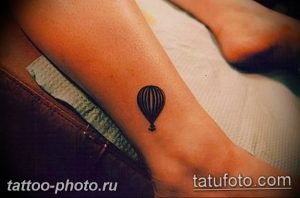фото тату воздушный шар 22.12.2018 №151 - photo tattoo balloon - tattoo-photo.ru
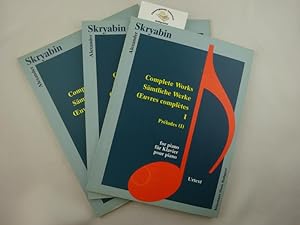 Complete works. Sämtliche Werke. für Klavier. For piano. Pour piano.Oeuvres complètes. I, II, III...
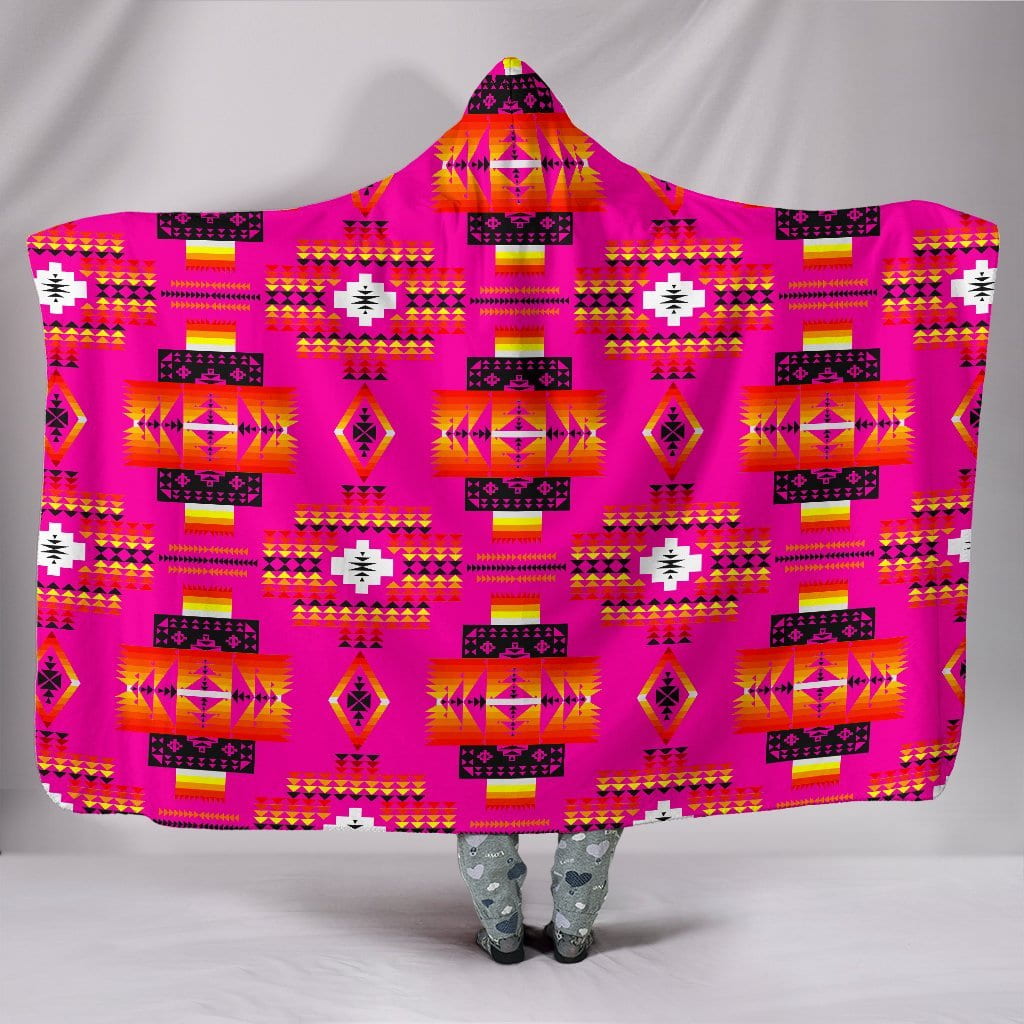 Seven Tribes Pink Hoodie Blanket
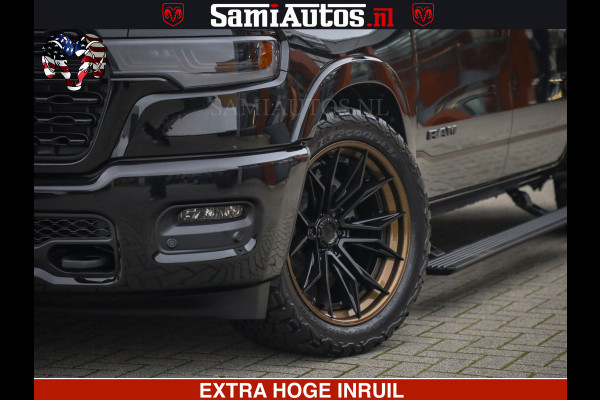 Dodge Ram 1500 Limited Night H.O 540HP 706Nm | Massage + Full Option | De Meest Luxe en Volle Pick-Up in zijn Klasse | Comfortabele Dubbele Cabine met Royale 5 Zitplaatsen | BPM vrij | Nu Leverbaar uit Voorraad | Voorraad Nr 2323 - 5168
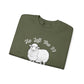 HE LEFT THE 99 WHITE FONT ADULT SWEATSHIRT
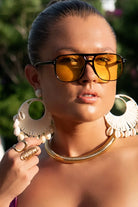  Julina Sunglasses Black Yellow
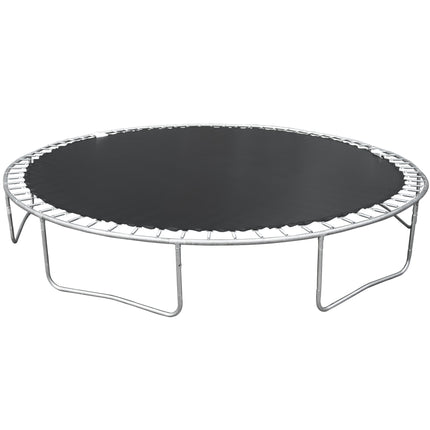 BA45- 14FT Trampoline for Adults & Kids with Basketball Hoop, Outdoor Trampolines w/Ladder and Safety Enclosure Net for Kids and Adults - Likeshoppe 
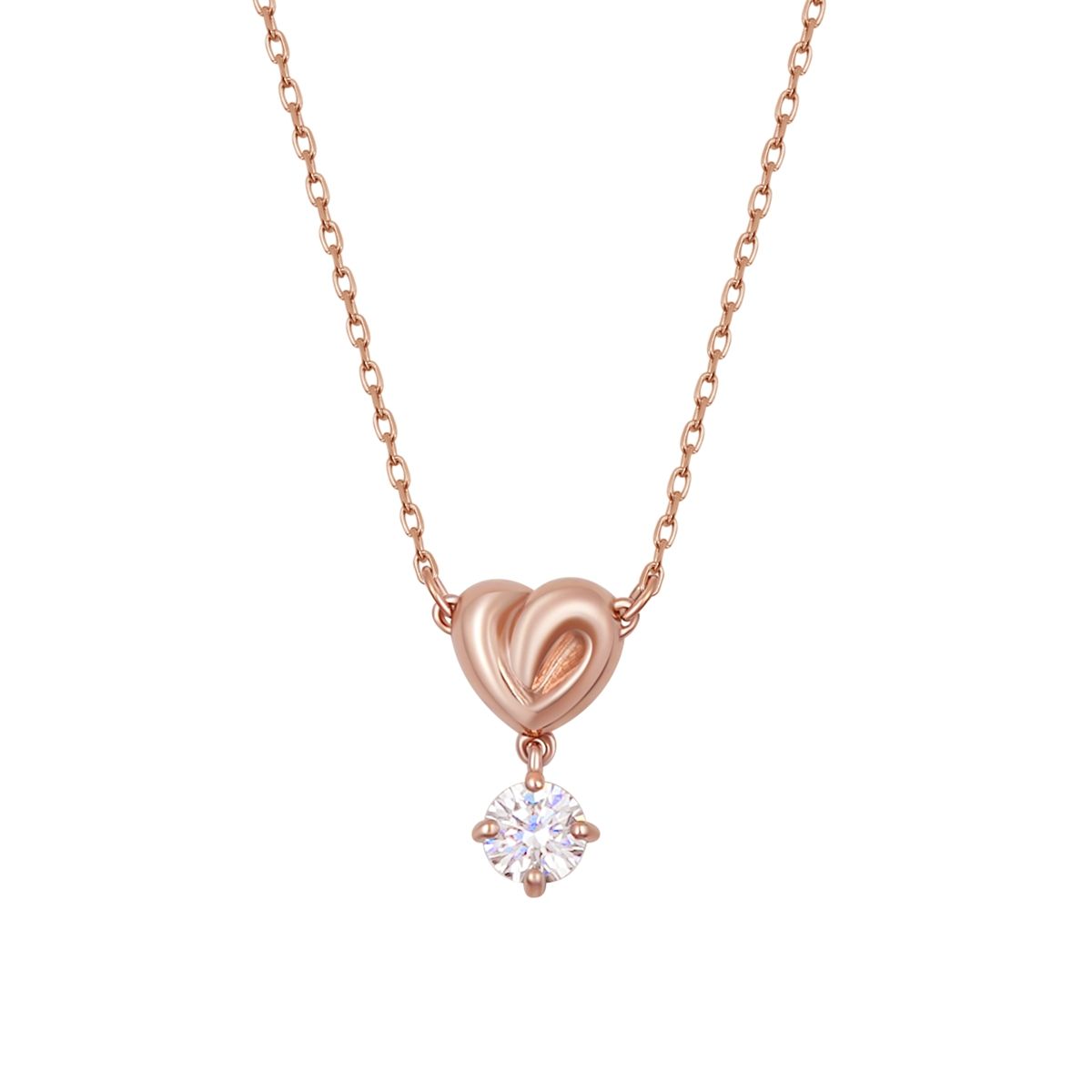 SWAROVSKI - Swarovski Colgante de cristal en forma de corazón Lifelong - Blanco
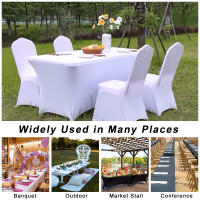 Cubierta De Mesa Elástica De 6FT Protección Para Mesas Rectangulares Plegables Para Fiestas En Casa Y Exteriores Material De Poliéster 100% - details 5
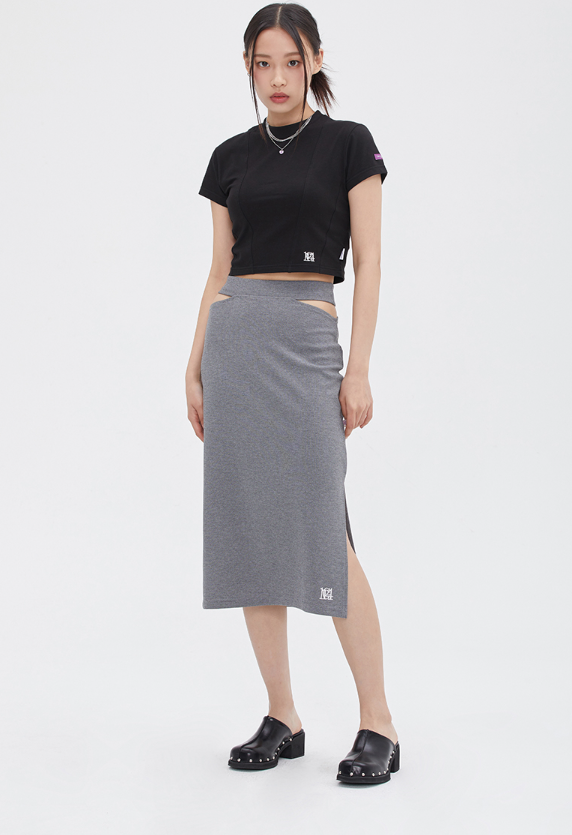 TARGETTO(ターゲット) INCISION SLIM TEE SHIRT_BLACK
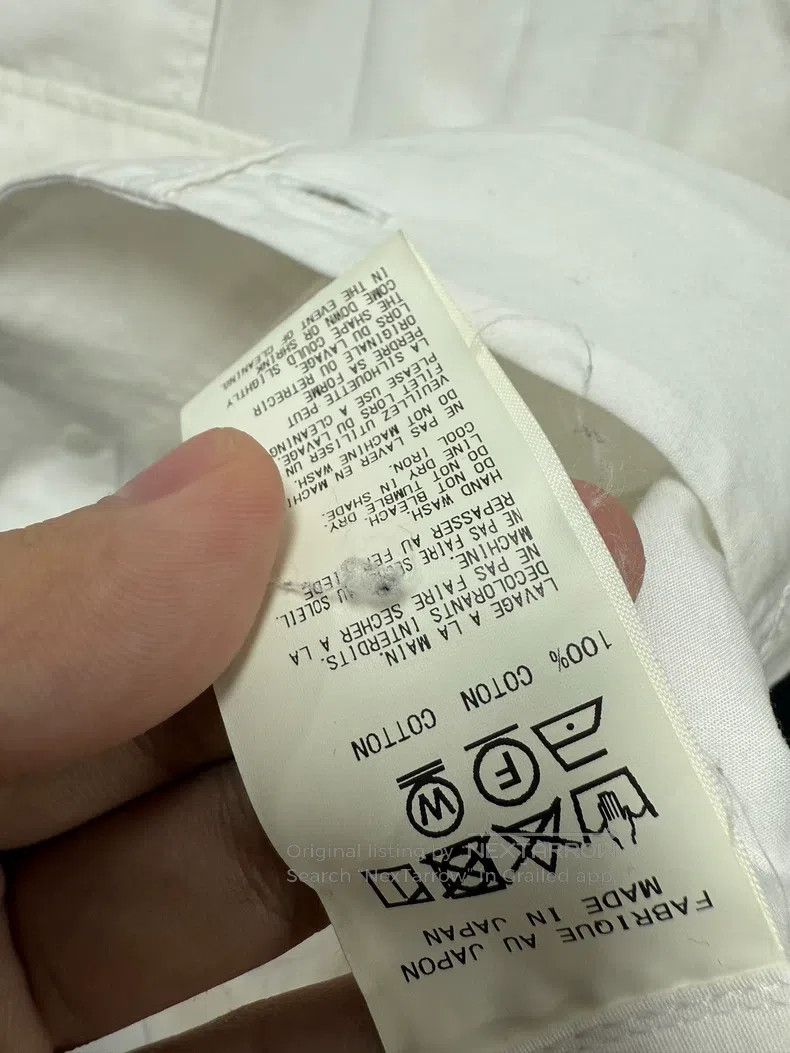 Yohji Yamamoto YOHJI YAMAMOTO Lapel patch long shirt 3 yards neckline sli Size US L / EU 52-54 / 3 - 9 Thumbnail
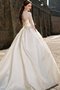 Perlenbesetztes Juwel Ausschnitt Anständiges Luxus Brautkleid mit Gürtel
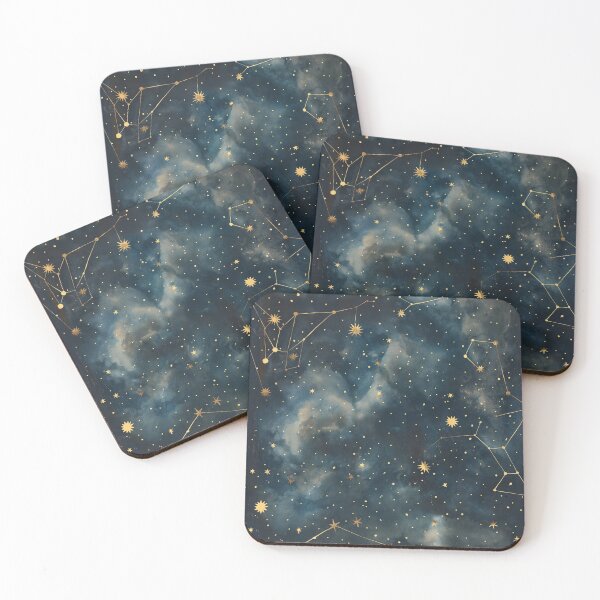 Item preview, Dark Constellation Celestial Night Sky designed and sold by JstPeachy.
--
* [What the task requires]: Copy every one of the lines above word for word, leaving out the pictures.

* [Result]:
фото тату воздушный шар 22.12.2018 №151 - photo tattoo balloon - tattoo-photo.ru
 Complete works. Sämtliche Werke. für Klavier. For piano. Pour piano.Oeuvres complètes. I, II, III...
 Seven Tribes Pink Hoodie Blanket
 Dodge Ram 1500 Limited Night H.O 540HP 706Nm | Massage + Full Option | De Meest Luxe en Volle Pick-Up in zijn Klasse | Comfortabele Dubbele Cabine met Royale 5 Zitplaatsen | BPM vrij | Nu Leverbaar uit Voorraad | Voorraad Nr 2323 - 5168
 HE LEFT THE 99 WHITE FONT ADULT SWEATSHIRT
  Julina Sunglasses Black Yellow
 BA45- 14FT Trampoline for Adults & Kids with Basketball Hoop, Outdoor Trampolines w/Ladder and Safety Enclosure Net for Kids and Adults - Likeshoppe 
 SWAROVSKI - Swarovski Colgante de cristal en forma de corazón Lifelong - Blanco
 Cubierta De Mesa Elástica De 6FT Protección Para Mesas Rectangulares Plegables Para Fiestas En Casa Y Exteriores Material De Poliéster 100% - details 5
 TARGETTO(ターゲット) INCISION SLIM TEE SHIRT_BLACK
 Yohji Yamamoto YOHJI YAMAMOTO Lapel patch long shirt 3 yards neckline sli Size US L / EU 52-54 / 3 - 9 Thumbnail
 Perlenbesetztes Juwel Ausschnitt Anständiges Luxus Brautkleid mit Gürtel
 Item preview, Dark Constellation Celestial Night Sky designed and sold by JstPeachy.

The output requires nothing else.